Prieto Battery is another Colorado battery startup. It is developing a three-dimensional lithium-ion structure to increase energy density and cycle life. It has raised an undisclosed investment from Stanley Ventures, the venture arm of the tool-making giant. The startup has also raised money from investors including Intel.

Sakti3, acquired by vacuum builder Dyson, has been developing solid-state batteries, as was the Bosch-acquired Seeo with its polymer electrolyte. Toyota has made significant investments in sulfide solid electrolytes. 

More than $1.3B invested in energy storage this year

Despite the challenges of battery science and manufacturing, venture capital and private equity firms have invested more than $1.3 billion in energy storage technologies in 2018, according to Wood Mackenzie. 

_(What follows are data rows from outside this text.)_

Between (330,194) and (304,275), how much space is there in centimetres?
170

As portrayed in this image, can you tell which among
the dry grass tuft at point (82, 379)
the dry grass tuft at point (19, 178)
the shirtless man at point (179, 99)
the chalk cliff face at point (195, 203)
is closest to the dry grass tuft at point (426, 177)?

The rapid growth of a viable EV industry is driving the advanced battery industry to new heights in revenue and technological progress. This is why corporate investors and venture capitalists are eager to invest in batteries, relative to, say, solar hardware. Assorted forecasters peg the 2025 market for electric car batteries as ranging from $36 billion to $125 billion a year. That's big enough to get any investor's attention.   

And so, despite the less-than-stellar record for VC-funded battery firms such as A123, Envia, Aquion, Imergy, Alevo and others, there is still a movement of talent and capital into the battery business.

As Ben Kellison, GTM's Director of grid research, recently noted, "Strategic investors have really taken over grid VC investment over the last 18 months or so, leading to lower total investment totals, but more meaningful investments." The bulk of "grid" investment still goes to energy storage technologies.